On Thu, Feb 28, 2013 at 09:52:22AM +0100, LEROY Christophe wrote:
> This patch modifies the behaviour of the MPC8xx/8xxx watchdog. On the MPC8xx,
> at 133Mhz, the maximum timeout of the watchdog timer is 1s, which means it must
> be pinged twice a second. This is not in line with the Linux watchdog concept
> which is based on a default watchdog timeout around 60s.
> This patch introduces an intermediate layer between the CPU and the userspace.

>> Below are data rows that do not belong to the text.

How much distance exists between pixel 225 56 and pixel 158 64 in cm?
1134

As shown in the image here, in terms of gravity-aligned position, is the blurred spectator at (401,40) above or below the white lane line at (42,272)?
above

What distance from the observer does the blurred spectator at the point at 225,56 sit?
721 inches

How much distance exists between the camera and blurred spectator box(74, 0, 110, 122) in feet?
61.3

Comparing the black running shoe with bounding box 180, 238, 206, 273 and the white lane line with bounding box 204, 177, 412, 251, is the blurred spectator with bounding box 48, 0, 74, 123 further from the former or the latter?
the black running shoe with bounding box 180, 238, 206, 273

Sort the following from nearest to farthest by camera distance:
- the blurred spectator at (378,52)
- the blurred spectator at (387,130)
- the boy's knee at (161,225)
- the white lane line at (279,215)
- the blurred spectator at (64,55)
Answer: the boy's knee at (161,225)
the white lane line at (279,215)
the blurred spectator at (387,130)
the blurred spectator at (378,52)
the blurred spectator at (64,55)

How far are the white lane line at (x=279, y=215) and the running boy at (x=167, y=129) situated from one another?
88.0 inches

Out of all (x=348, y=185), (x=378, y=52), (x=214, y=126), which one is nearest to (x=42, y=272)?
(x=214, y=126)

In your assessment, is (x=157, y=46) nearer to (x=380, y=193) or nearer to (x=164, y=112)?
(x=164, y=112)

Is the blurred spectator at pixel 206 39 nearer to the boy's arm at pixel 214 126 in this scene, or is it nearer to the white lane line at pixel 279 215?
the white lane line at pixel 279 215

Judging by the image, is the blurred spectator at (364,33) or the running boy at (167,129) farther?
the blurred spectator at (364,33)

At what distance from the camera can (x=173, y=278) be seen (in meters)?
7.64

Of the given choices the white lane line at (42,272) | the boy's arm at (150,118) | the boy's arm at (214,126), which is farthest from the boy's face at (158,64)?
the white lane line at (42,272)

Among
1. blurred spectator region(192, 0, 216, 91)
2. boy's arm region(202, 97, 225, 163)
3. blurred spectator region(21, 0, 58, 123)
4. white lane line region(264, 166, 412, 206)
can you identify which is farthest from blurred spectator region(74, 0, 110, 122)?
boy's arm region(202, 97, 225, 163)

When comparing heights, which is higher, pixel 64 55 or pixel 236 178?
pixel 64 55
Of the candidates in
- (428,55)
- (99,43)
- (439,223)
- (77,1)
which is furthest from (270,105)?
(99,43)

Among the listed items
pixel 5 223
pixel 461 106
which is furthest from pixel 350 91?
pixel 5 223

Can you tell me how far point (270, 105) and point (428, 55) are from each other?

> The kernel pings the watchdog at the required frequency at the condition that
> userspace tools refresh it regularly.
> Existing parameter 'timeout' is renamed 'hw_time'.
> The new parameter 'timeout' allows to set up the userspace timeout.
> The driver also implements the WDIOC_SETTIMEOUT ioctl.
>
> Signed-off-by: Christophe Leroy <[email protected]>
>
>
> diff -ur linux-3.7.9/drivers/watchdog/mpc8xxx_wdt.c linux/drivers/watchdog/mpc8xxx_wdt.c
> --- linux-3.7.9/drivers/watchdog/mpc8xxx_wdt.c 2013-02-17 19:53:32.000000000 +0100
> +++ linux/drivers/watchdog/mpc8xxx_wdt.c 2013-02-27 16:00:07.000000000 +0100
> @@ -52,10 +52,17 @@
> static struct mpc8xxx_wdt __iomem *wd_base;
> static int mpc8xxx_wdt_init_late(void);
>
> -static u16 timeout = 0xffff;
> -module_param(timeout, ushort, 0);
> +#define WD_TIMO 10 /* Default timeout = 10 seconds */
If the default Linux watchdog timeout is normally 60 seconds, why is it 10
here?
> +static uint timeout = WD_TIMO;
> +module_param(timeout, uint, 0);
> MODULE_PARM_DESC(timeout,
> - "Watchdog timeout in ticks. (0<timeout<65536, default=65535)");
> + "Watchdog SW timeout in seconds. (0 < timeout < 65536s, default = "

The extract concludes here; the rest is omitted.